Quão é importante estar em Cannes, para sua carreira?

A Semana da Crítica tem por vocação revelar diretores em primeiro ou segundo longa. Então é um espaço para descoberta de novas autorias e olhares. Eu me sinto bastante honrado de estar nessa seleção, foram mais de mil inscritos para apenas sete longas selecionados.

E existe todo um histórico da Semana que é bastante interessante pelos nomes que ali foram revelados. Diretores brasileiros como Paulo César Saraceni, Jorge Bodanzky, Cacá Diegues, entre outros. E se formos ver os nomes estrangeiros temos Wong Kar Wai, Alejandro Iñarritu, Ken Loach, Julia Ducournau… Dá um frio na barriga só de imaginar a responsabilidade que é estar nessa mostra.

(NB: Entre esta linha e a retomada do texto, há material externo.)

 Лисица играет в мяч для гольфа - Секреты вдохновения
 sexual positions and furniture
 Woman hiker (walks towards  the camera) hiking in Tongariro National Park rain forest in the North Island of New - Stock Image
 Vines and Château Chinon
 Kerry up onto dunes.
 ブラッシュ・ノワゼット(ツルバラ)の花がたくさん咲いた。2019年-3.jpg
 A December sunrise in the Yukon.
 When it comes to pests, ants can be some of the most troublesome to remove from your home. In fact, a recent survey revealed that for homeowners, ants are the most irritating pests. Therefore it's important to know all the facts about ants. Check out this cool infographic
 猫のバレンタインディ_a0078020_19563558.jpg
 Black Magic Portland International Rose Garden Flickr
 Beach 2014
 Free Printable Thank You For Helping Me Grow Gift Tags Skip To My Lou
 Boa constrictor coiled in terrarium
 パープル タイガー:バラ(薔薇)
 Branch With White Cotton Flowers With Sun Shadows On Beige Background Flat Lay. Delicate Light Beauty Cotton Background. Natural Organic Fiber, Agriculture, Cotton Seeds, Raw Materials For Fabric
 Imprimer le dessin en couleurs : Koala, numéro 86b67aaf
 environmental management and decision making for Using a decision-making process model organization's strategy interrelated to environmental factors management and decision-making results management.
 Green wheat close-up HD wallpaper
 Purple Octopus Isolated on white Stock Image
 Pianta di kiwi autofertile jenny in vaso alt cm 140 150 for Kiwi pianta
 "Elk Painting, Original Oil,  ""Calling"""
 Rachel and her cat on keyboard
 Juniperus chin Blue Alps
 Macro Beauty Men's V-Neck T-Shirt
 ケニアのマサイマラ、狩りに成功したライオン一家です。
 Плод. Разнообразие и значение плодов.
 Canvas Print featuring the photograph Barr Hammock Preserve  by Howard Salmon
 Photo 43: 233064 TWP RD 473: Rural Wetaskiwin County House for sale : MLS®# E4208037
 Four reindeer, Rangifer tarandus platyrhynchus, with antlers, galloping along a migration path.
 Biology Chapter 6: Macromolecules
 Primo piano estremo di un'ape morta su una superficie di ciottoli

E para o cinema brasileiro, o que significa estar em Cannes?

Este ano o Brasil tem três longas-metragens em diferentes mostras do festival. Isso mostra o vigor do nosso cinema e sua diversidade. Mesmo após os anos de pandemia e de quatro anos de um governo que tratava a cultura com descaso, estamos lá marcando presença e com força. Baby é apenas o décimo longa brasileiro exibido nos 62 anos da Semana da Crítica, o que mostra como é difícil nossa excelente produção chegar num festival como Cannes. Mas dá um alento pensar que ano passado tivemos Levante, da Lillah Halla, na Semana, e esse ano está o Baby. Parece uma boa onda vindo e que seja permanente!

Você costuma dizer que o caos do centro de São Paulo é personagem de seus filmes. A escolha por esse cenário tão cosmopolita e, ao mesmo tempo, tão brasileiro, é uma maneira de mostrar nossas feridas ou de exaltar a nossa diversidade?

O que sempre me encantou nessa parte da cidade é que as pessoas podem ser mais livres dentro do anonimato que o grande centro proporciona. É também um lugar de passagem: muita gente passa, mas não enraíza, não estabelece vínculos duradouros. Então o centro tem uma dinâmica muito específica e os fluxos são mais difíceis de mapear, de controlar.

Baby é um filme sobre o movimento. Trabalhamos com uma regra simples em que ou a câmera, ou os corpos dos atores, ou o fundo da cena, a evanescência, deveriam estar em movimento em todos os planos. Dessa forma a linguagem do filme se adequaria à dinâmica dos espaços que estávamos filmando.